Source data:
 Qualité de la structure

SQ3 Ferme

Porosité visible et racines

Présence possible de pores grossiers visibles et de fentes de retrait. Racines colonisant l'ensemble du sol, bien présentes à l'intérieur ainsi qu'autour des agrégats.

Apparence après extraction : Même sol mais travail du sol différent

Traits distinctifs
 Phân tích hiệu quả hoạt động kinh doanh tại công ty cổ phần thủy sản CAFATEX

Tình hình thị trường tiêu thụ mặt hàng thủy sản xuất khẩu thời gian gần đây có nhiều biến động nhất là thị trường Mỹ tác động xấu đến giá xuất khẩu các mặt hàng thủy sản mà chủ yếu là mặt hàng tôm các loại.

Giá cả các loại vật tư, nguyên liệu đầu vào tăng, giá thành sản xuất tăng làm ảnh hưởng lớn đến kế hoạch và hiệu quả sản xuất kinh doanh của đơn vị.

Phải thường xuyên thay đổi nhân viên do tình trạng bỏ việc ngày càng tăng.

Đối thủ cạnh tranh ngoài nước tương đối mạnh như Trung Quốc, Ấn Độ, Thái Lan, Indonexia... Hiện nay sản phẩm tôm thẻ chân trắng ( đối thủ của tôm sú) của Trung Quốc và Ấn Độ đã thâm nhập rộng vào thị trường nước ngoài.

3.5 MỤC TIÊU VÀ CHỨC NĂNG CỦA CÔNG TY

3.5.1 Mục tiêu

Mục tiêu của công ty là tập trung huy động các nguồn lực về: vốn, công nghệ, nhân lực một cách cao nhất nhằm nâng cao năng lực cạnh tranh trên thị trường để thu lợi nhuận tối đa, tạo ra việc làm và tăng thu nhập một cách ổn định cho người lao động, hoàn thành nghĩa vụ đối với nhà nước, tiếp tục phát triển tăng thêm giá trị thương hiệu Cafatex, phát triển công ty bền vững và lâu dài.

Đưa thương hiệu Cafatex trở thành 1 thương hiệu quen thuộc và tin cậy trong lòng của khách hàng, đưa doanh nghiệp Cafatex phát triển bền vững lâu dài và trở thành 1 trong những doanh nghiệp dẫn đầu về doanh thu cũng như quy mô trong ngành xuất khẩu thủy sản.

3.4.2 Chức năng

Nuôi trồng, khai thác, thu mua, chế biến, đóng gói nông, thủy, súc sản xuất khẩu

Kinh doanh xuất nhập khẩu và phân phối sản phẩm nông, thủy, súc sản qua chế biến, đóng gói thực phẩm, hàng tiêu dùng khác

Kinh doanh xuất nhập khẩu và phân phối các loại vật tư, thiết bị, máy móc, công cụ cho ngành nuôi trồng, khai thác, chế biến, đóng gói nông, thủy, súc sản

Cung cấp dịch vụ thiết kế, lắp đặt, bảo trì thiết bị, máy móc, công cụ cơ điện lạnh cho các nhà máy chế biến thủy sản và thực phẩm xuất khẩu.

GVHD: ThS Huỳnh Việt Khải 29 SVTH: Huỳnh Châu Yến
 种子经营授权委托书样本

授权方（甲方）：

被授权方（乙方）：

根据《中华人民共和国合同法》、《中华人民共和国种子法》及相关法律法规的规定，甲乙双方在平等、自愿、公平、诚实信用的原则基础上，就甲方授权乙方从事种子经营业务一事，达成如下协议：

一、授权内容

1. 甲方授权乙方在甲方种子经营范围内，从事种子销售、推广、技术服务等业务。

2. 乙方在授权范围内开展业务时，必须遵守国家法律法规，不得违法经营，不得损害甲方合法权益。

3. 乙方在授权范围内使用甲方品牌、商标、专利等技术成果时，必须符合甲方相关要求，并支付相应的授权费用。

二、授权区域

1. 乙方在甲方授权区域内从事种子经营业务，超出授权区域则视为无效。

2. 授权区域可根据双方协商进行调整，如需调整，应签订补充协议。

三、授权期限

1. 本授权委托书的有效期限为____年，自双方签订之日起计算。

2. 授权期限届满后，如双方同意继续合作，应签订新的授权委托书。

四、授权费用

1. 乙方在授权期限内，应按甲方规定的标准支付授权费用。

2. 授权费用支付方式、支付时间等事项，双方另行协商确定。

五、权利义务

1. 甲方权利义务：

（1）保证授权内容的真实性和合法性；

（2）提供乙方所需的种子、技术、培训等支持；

To do - Set down the entries above again, word for word.

Answer section -
 Qualité de la structure

SQ3 Ferme

Porosité visible et racines

Présence possible de pores grossiers visibles et de fentes de retrait. Racines colonisant l'ensemble du sol, bien présentes à l'intérieur ainsi qu'autour des agrégats.

Apparence après extraction : Même sol mais travail du sol différent

Traits distinctifs
 Phân tích hiệu quả hoạt động kinh doanh tại công ty cổ phần thủy sản CAFATEX

Tình hình thị trường tiêu thụ mặt hàng thủy sản xuất khẩu thời gian gần đây có nhiều biến động nhất là thị trường Mỹ tác động xấu đến giá xuất khẩu các mặt hàng thủy sản mà chủ yếu là mặt hàng tôm các loại.

Giá cả các loại vật tư, nguyên liệu đầu vào tăng, giá thành sản xuất tăng làm ảnh hưởng lớn đến kế hoạch và hiệu quả sản xuất kinh doanh của đơn vị.

Phải thường xuyên thay đổi nhân viên do tình trạng bỏ việc ngày càng tăng.

Đối thủ cạnh tranh ngoài nước tương đối mạnh như Trung Quốc, Ấn Độ, Thái Lan, Indonexia... Hiện nay sản phẩm tôm thẻ chân trắng ( đối thủ của tôm sú) của Trung Quốc và Ấn Độ đã thâm nhập rộng vào thị trường nước ngoài.

3.5 MỤC TIÊU VÀ CHỨC NĂNG CỦA CÔNG TY

3.5.1 Mục tiêu

Mục tiêu của công ty là tập trung huy động các nguồn lực về: vốn, công nghệ, nhân lực một cách cao nhất nhằm nâng cao năng lực cạnh tranh trên thị trường để thu lợi nhuận tối đa, tạo ra việc làm và tăng thu nhập một cách ổn định cho người lao động, hoàn thành nghĩa vụ đối với nhà nước, tiếp tục phát triển tăng thêm giá trị thương hiệu Cafatex, phát triển công ty bền vững và lâu dài.

Đưa thương hiệu Cafatex trở thành 1 thương hiệu quen thuộc và tin cậy trong lòng của khách hàng, đưa doanh nghiệp Cafatex phát triển bền vững lâu dài và trở thành 1 trong những doanh nghiệp dẫn đầu về doanh thu cũng như quy mô trong ngành xuất khẩu thủy sản.

3.4.2 Chức năng

Nuôi trồng, khai thác, thu mua, chế biến, đóng gói nông, thủy, súc sản xuất khẩu

Kinh doanh xuất nhập khẩu và phân phối sản phẩm nông, thủy, súc sản qua chế biến, đóng gói thực phẩm, hàng tiêu dùng khác

Kinh doanh xuất nhập khẩu và phân phối các loại vật tư, thiết bị, máy móc, công cụ cho ngành nuôi trồng, khai thác, chế biến, đóng gói nông, thủy, súc sản

Cung cấp dịch vụ thiết kế, lắp đặt, bảo trì thiết bị, máy móc, công cụ cơ điện lạnh cho các nhà máy chế biến thủy sản và thực phẩm xuất khẩu.

GVHD: ThS Huỳnh Việt Khải 29 SVTH: Huỳnh Châu Yến
 种子经营授权委托书样本

授权方（甲方）：

被授权方（乙方）：

根据《中华人民共和国合同法》、《中华人民共和国种子法》及相关法律法规的规定，甲乙双方在平等、自愿、公平、诚实信用的原则基础上，就甲方授权乙方从事种子经营业务一事，达成如下协议：

一、授权内容

1. 甲方授权乙方在甲方种子经营范围内，从事种子销售、推广、技术服务等业务。

2. 乙方在授权范围内开展业务时，必须遵守国家法律法规，不得违法经营，不得损害甲方合法权益。

3. 乙方在授权范围内使用甲方品牌、商标、专利等技术成果时，必须符合甲方相关要求，并支付相应的授权费用。

二、授权区域

1. 乙方在甲方授权区域内从事种子经营业务，超出授权区域则视为无效。

2. 授权区域可根据双方协商进行调整，如需调整，应签订补充协议。

三、授权期限

1. 本授权委托书的有效期限为____年，自双方签订之日起计算。

2. 授权期限届满后，如双方同意继续合作，应签订新的授权委托书。

四、授权费用

1. 乙方在授权期限内，应按甲方规定的标准支付授权费用。

2. 授权费用支付方式、支付时间等事项，双方另行协商确定。

五、权利义务

1. 甲方权利义务：

（1）保证授权内容的真实性和合法性；

（2）提供乙方所需的种子、技术、培训等支持；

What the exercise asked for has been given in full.